2. The applicator of claim 1 wherein the electrodes are separated from the acquisition chamber by the cooling plate.
3. The applicator of claim 1 wherein the electrodes form at least a portion of the internal surface of the acquisition chamber.
4. The applicator of claim 1 wherein cooling plate comprises a cutout and wherein an electrode of the electrode pairs is positioned within the cutout.
5. The applicator of claim 1, wherein the electrodes are separated from the cooling plate by the coolant chamber.
6. The applicator of claim 1, wherein the coolant chamber includes a cooling fluid moving through the coolant chamber.
7. The applicator of claim 1, wherein the electrodes are coupled to a wall of the cooling plate opposite the wall which forms the internal surface.
8. The applicator of claim 1 wherein the coolant chamber is positioned adjacent the cooling plate and the electrodes.
9. The applicator of claim 1 wherein the tissue acquisition chamber comprises a vacuum tube configured to be coupled to a vacuum source and connected to the tissue acquisition chamber.

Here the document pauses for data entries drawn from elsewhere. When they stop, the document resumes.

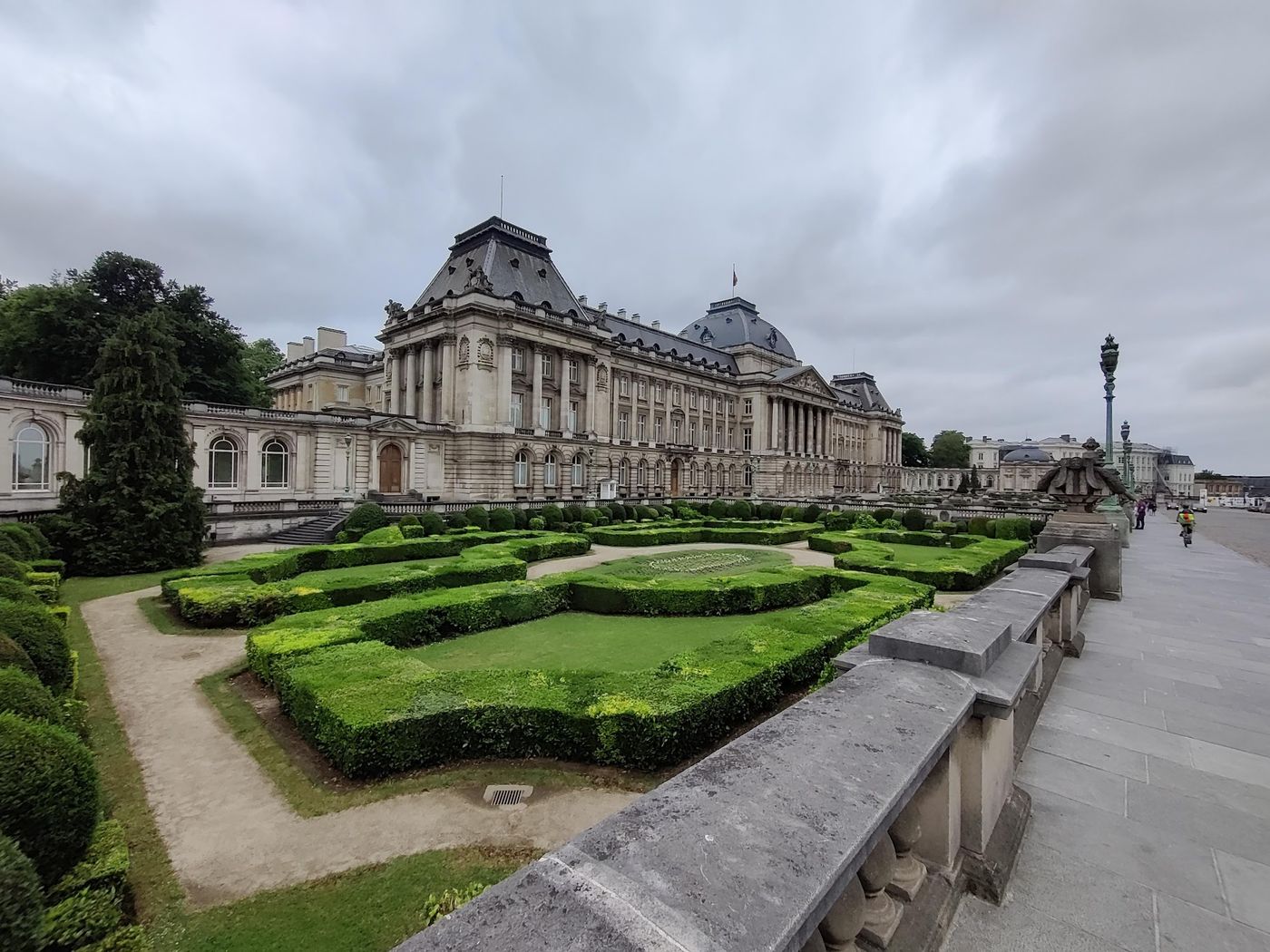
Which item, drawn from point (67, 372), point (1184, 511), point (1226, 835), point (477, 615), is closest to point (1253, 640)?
point (1226, 835)

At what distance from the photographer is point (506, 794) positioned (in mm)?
6328

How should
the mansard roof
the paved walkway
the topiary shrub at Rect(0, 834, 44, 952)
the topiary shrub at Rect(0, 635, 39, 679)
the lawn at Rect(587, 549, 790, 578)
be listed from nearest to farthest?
the topiary shrub at Rect(0, 834, 44, 952) < the paved walkway < the topiary shrub at Rect(0, 635, 39, 679) < the lawn at Rect(587, 549, 790, 578) < the mansard roof

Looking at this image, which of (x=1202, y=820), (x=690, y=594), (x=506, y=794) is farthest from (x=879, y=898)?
(x=690, y=594)

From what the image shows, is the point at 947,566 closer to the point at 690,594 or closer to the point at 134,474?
the point at 690,594

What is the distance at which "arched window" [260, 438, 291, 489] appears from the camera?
32.6 m


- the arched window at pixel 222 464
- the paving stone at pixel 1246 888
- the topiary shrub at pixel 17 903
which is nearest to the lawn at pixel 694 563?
the paving stone at pixel 1246 888

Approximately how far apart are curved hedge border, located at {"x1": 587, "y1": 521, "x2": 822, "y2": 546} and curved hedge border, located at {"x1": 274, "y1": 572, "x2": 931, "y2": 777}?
1912 centimetres

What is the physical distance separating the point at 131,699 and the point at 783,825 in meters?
10.8

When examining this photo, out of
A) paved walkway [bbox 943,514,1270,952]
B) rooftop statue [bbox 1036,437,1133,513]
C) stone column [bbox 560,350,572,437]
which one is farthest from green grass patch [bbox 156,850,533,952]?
stone column [bbox 560,350,572,437]

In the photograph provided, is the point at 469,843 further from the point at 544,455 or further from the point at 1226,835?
the point at 544,455

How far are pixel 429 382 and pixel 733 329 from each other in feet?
137

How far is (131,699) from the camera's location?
349 inches

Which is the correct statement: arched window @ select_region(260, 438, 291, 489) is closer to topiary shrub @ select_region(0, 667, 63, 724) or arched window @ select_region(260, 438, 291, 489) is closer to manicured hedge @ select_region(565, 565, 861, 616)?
manicured hedge @ select_region(565, 565, 861, 616)

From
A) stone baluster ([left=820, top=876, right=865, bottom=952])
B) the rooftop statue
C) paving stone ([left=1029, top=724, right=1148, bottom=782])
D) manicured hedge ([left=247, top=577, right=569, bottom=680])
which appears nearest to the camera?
stone baluster ([left=820, top=876, right=865, bottom=952])
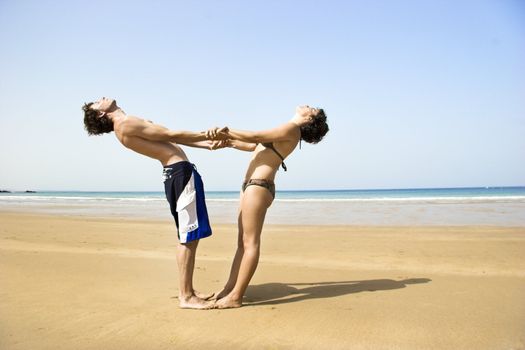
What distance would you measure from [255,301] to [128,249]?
452 cm

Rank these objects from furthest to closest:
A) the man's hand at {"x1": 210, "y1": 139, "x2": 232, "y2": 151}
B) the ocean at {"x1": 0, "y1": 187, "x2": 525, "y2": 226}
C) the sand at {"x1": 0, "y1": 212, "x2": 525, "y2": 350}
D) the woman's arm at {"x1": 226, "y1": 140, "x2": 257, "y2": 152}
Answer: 1. the ocean at {"x1": 0, "y1": 187, "x2": 525, "y2": 226}
2. the woman's arm at {"x1": 226, "y1": 140, "x2": 257, "y2": 152}
3. the man's hand at {"x1": 210, "y1": 139, "x2": 232, "y2": 151}
4. the sand at {"x1": 0, "y1": 212, "x2": 525, "y2": 350}

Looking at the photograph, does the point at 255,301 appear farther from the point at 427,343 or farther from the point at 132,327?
the point at 427,343

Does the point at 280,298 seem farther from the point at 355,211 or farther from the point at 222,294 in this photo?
the point at 355,211

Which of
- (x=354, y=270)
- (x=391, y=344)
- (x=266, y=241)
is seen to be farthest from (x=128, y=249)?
(x=391, y=344)

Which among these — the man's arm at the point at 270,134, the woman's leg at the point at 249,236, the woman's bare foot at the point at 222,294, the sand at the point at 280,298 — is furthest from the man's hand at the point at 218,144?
the sand at the point at 280,298

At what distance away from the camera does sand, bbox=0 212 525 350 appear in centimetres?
325

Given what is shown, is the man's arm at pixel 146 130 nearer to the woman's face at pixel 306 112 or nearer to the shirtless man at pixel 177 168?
the shirtless man at pixel 177 168

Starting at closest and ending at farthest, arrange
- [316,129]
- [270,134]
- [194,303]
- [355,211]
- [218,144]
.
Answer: [194,303], [270,134], [316,129], [218,144], [355,211]

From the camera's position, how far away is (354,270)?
249 inches

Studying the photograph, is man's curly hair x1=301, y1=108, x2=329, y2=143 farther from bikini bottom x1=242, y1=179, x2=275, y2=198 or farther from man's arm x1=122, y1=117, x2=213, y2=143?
man's arm x1=122, y1=117, x2=213, y2=143

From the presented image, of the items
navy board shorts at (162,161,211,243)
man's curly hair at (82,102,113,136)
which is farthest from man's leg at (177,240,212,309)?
man's curly hair at (82,102,113,136)

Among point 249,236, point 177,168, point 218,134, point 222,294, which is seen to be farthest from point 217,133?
point 222,294

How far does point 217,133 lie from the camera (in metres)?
4.61

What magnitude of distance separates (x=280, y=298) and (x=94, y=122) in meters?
2.78
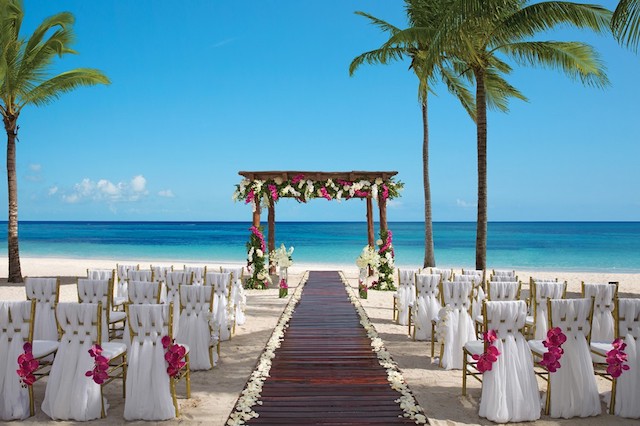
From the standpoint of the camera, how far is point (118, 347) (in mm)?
5637

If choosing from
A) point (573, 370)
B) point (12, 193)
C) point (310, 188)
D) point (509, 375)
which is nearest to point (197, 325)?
point (509, 375)

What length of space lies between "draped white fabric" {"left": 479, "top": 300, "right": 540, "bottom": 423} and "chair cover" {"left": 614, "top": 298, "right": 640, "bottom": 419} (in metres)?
0.92

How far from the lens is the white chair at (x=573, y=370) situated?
16.4 feet

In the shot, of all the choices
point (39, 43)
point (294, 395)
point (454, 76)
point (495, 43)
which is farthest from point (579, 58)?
point (39, 43)

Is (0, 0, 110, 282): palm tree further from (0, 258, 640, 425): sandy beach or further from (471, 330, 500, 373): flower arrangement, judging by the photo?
(471, 330, 500, 373): flower arrangement

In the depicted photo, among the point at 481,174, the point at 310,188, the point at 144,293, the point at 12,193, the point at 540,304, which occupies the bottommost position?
the point at 540,304

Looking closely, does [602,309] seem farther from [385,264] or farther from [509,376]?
[385,264]

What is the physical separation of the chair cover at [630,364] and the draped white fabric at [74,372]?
5357 millimetres

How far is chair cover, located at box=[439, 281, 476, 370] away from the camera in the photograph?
6730 millimetres

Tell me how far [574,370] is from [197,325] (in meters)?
4.64

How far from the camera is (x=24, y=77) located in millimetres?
→ 15805

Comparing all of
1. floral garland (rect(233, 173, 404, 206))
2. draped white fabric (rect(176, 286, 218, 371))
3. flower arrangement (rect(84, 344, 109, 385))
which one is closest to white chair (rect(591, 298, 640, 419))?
draped white fabric (rect(176, 286, 218, 371))

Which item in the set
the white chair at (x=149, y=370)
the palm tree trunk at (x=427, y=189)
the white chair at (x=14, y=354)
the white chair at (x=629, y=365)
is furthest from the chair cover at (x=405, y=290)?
the palm tree trunk at (x=427, y=189)

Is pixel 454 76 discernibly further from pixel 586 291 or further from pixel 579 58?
pixel 586 291
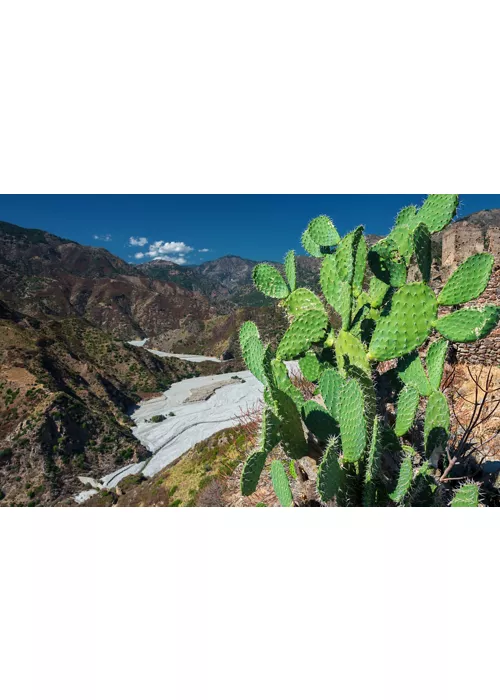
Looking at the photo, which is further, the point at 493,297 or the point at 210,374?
the point at 210,374

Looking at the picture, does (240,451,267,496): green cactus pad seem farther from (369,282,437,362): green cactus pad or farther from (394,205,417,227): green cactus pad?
(394,205,417,227): green cactus pad

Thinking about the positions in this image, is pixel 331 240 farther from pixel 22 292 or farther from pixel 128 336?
pixel 22 292

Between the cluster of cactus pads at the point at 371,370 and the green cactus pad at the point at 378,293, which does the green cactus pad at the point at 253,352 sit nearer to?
the cluster of cactus pads at the point at 371,370

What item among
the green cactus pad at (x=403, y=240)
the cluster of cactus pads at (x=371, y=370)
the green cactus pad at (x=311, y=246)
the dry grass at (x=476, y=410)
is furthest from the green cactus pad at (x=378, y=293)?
the dry grass at (x=476, y=410)

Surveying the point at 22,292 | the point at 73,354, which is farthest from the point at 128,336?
the point at 73,354

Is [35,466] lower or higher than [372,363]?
lower

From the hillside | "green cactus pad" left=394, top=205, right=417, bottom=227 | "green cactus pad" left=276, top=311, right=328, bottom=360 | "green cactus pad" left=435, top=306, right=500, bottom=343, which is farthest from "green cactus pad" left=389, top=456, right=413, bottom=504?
the hillside

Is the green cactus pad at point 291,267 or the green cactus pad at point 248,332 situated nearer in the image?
the green cactus pad at point 248,332
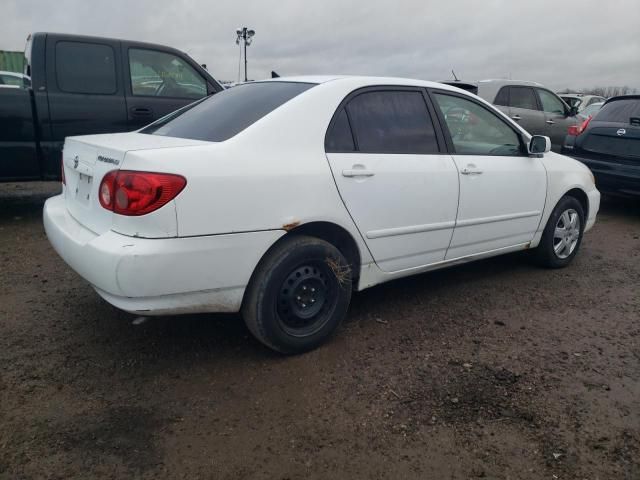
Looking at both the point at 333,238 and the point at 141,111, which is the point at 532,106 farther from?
the point at 333,238

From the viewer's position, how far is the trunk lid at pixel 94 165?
106 inches

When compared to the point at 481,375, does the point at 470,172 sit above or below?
above

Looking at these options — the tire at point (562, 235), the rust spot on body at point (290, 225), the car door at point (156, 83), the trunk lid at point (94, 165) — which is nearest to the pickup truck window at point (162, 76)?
the car door at point (156, 83)

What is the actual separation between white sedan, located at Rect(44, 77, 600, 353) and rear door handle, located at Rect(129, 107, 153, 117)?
8.71 feet

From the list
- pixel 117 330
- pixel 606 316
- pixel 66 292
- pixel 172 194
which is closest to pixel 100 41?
pixel 66 292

10. The applicator of claim 1 wherein the electrodes include a coolant channel formed therein and are configured to receive a coolant flowing through the coolant channel.
11. The applicator of claim 1 wherein the electrodes forming a first of the at least one electrode pairs are substantially parallel with respect to each other.
12. The applicator according to claim 1 wherein the electrodes of the first electrode pair form an angle with respect to each other of between 45 and 0 degrees.
13. The applicator of claim 1 wherein at least one of the electrodes is movable within the housing from a first configuration to a second configuration.
14. The applicator of claim 13 wherein the second configuration comprises an angular orientation with respect to the first configuration.
15. The applicator of claim 1 wherein the electrodes comprise a plurality of electrode pairs.
16. The applicator of claim 1 wherein the electrodes further comprise a second pair of electrodes, wherein the electrodes of the first electrode pair have a first dimension and the electrodes of the second electrode pair have a second dimension.
17. The applicator of claim 16 wherein the dimension comprises one or more of length, width size, shape, surface area, and volume.
18. The applicator of claim 15 wherein the acquisition chamber internal surface comprises a first side and an opposing second side, and a third side and an opposing fourth side, wherein the plurality of electrode pairs comprises a first electrode pair including a first electrode positioned adjacent the first side of the acquisition chamber and a second electrode positioned adjacent the second side of the acquisition chamber, and wherein the second electrode pair comprises a third electrode positioned adjacent the third side of the acquisition chamber and a fourth electrode positioned adjacent the fourth side of the acquisition chamber.
19. The applicator of claim 1 wherein tissue acquisition chamber forms a tissue treatment zone when tissue is acquired into the chamber.
20. The applicator of claim 19 wherein the electrodes are positionable to form a therapeutic treatment zone of tissue acquired within the acquisition chamber.
21. The applicator of claim 1 comprising a plurality of coolant chambers.
22. The applicator of claim 21 wherein each of the plurality of coolant chambers separate from the other of the coolant chambers.
23. The applicator of claim 19 further comprising a sensor configured to sense a temperature of tissue outside of the treatment zone.
24. The applicator of claim 1 comprising one or more sensors configured to sense contact of skin with the acquisition chamber internal surface at one or more locations on the acquisition chamber internal surface.
25. The applicator of claim 1 wherein the at least a portion of the acquisition chamber inner surface comprises a flexible material configured to conform tissue when it is acquired into the chamber.
26. The applicator of claim 1 wherein the internal surface of the acquisition chamber comprises a first side and second opposing side opposing the first side wherein the first and second sides form an angle with respect to each other of greater than 0 degrees.
27. The applicator of claim 1 wherein the internal surface of the acquisition chamber comprises a first side and second opposing side opposing the first side wherein the first and second sides form an angle with respect to each other of greater than 45 degrees.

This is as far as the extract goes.